→ **What the task requires**
Put the entries from the line with "Audi S3 Sportback" up to and including the line with "Отдается в дар Аккумулятор BP-6M, Nokia" into a JSON list of strings, one string per line, without blank lines. Include only the text and leave out the pictures.

→ **Record excerpts**
-------

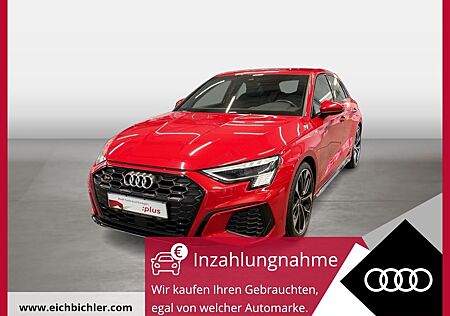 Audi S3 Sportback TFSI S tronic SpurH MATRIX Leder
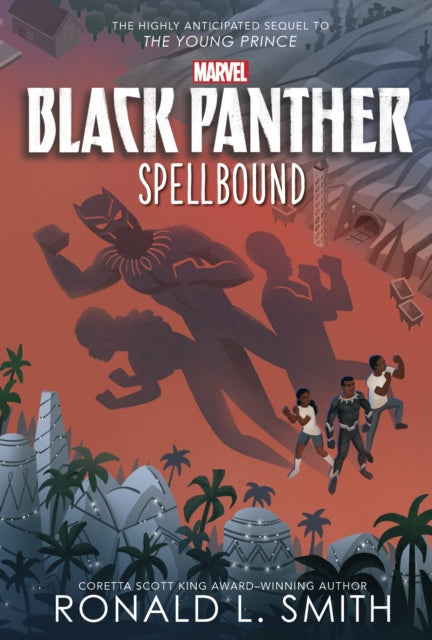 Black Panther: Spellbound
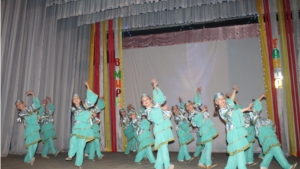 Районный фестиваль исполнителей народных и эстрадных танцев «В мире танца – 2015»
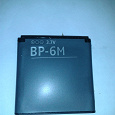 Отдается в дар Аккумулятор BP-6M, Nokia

-------

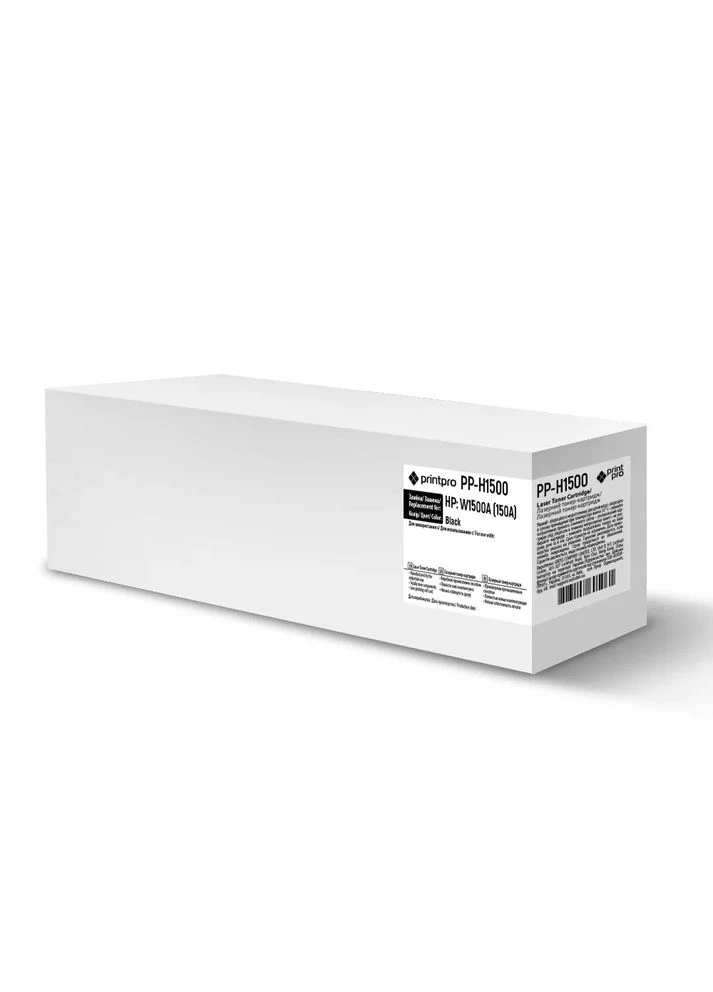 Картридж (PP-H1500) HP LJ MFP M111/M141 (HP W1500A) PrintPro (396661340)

-------

→ **Output**
[
  " Audi S3 Sportback TFSI S tronic SpurH MATRIX Leder",
  " Black Panther: Spellbound",
  " Районный фестиваль исполнителей народных и эстрадных танцев «В мире танца – 2015»",
  " Отдается в дар Аккумулятор BP-6M, Nokia"
]